Beton International

Project Beton was initiated by the Cultural-propaganda community Beton (association of citizens, NGO). The main idea behind this initiative is a critical approach towards the most important phenomena in our recent and current culture and politics, which directly influences the intent to sustain a retrograde cultural model. It utilizes media to convey a new and provocative communication style that targets the response of various social groups, in addition to suggesting new tendencies in social, political and cultural development.

The central part of the project is a feuilleton in the daily Danas in the form of an independent supplement under the name Cultural-propaganda set Beton. The number of issued copies is equivalent to the daily print run of Danas. (For financial reasons, the frequency is one issue per month.) Two books have been published based on texts from Beton: Srbija kao sprava (Dangraf, 2007) and Antimemorandum-dum (VBZ, 2009), and a number of round-table talks and promotions have been organized in different cities of the region.

Since 2007, Beton has also had an electronic issue: www.elektrobeton.net where an entire archive of texts as well as non-published material is available.

Beton associates are people from different parts of Serbia and the area of former Yugoslavia, the Balkans, as well as the rest of the world: Branislav Jakovljevic – professor at the University of Minnesota; Svetlana Slapsak – professor at the University of Ljubljana; Jasmina Lukic – professor at the Central European University in Budapest; Nenad Velickovic – professor at the University of Sarajevo; Viktor Ivancic – journalist and a writer from Split, Srdan V. Tesin, writer, Kikinda; Igor Dordevic, poet, Pirot; Ivan Potic, Public library, Zajecar; Ljiljana Jokic Kaspar, writer, and a columnist, Novi Sad; Peter Bozik, ExSymposion, Budapest; Mirko Kovac, writer; Bora Cosic, writer; Andrej Nikolaidis, writer, Ulcinj; Arben Idrizi, Prishtina; and many others.

With its editorial and journalist work, Beton wants to establish a new cultural paradigm and a pro-European political ambiance in media, which would enable the creation of a new system of values in accordance with European norms and values. Mutation of a cultural paradigm is an aspiration towards urbanity, deconstruction of nationalistic, philistine, provincial values and conservatism, in addition to deconstructing a model of opinion that obstructs the right to diversity in our society.

Associates and authors of Beton are journalists, writers, and intellectuals that seek to partake in an open and polemic dialogue with a retrograde cultural model which persistently adheres to our society, even after a decade of the emollition of the regime which installed it and verified it as inviolable.
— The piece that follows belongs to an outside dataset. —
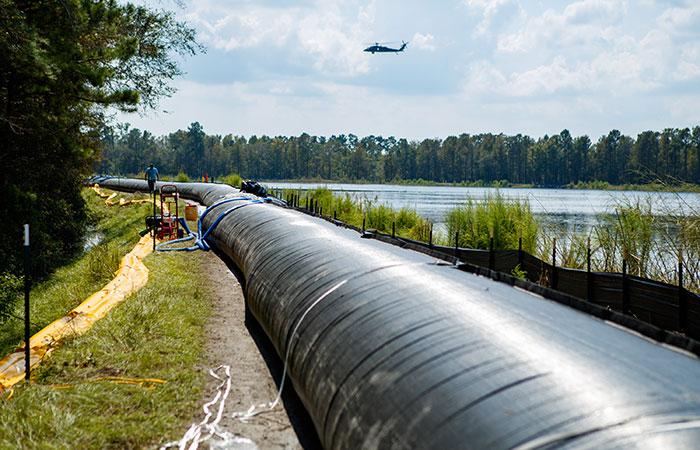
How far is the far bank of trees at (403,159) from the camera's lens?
106 metres

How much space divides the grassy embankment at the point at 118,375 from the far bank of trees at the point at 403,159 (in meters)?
99.0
In this sense, Beton mostly includes the following themes in areas of politics, society, and culture: reconsidering national myths and those artworks which recreated mentioned myths; reconsidering all aspects of cultural matrixes (literature, film, theatre, fine and visual arts, philosophy, cultural institutions, etc.); reconsidering possibilities of university reforms and university curricula; reconsidering the responsibility of intellectuals and political elites who participated in the creation of a politics of war; setting up regional cooperation between artists and intellectuals at the territory of former Yugoslavia; lobbying for the establishment and respect for the human being; minority, authors and intellectual rights; precise detecting and argumentative critique of existing problems in the culture and politics of Serbia; tending for a civil society in Serbia which could reconstruct dialogue with its direct neighbours as well as with the world.
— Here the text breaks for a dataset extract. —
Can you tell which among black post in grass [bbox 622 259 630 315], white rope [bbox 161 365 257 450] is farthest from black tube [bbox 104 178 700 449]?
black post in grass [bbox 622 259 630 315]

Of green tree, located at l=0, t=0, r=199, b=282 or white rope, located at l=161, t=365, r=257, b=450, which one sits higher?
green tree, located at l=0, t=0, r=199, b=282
Beton has accomplished reciprocal cooperation with Zarez from Zagreb. Periodically, a selection of texts from Zarez is published in Beton, and vice versa. Collaboration with a literature portal and the bookstore Booksa was also established. Younger generation critics from Serbia and Croatia present literary works from both countries.

In 2007, Beton won the Dusan Bogovac award, given by the Association of independent journalists of Serbia for journalistic courage and ethics. The acknowledgment set a new precedent for this award because for the first time laureates came from a sphere of culture, which until Beton was founded was considered a “harmless and arranged sphere” of society.

In 2010, Beton was introduced to the German-speaking audience at Leipziger Buchmesse, with a special issue on 36 pages in German. This project was supported by TRADUKI network.

In 2011, Beton returned to Leipzig with a project of crossover anthologies from Belgrade and Prishtina. The anthology From Belgrade, with love, was translated into Albanian and published in Prishtina, and From Prishtina, with love was translated into Serbian and published in Belgrade. Excerpts from both books were translated into German and published in a special issue of Beton. This project was entirely supported by TRADUKI.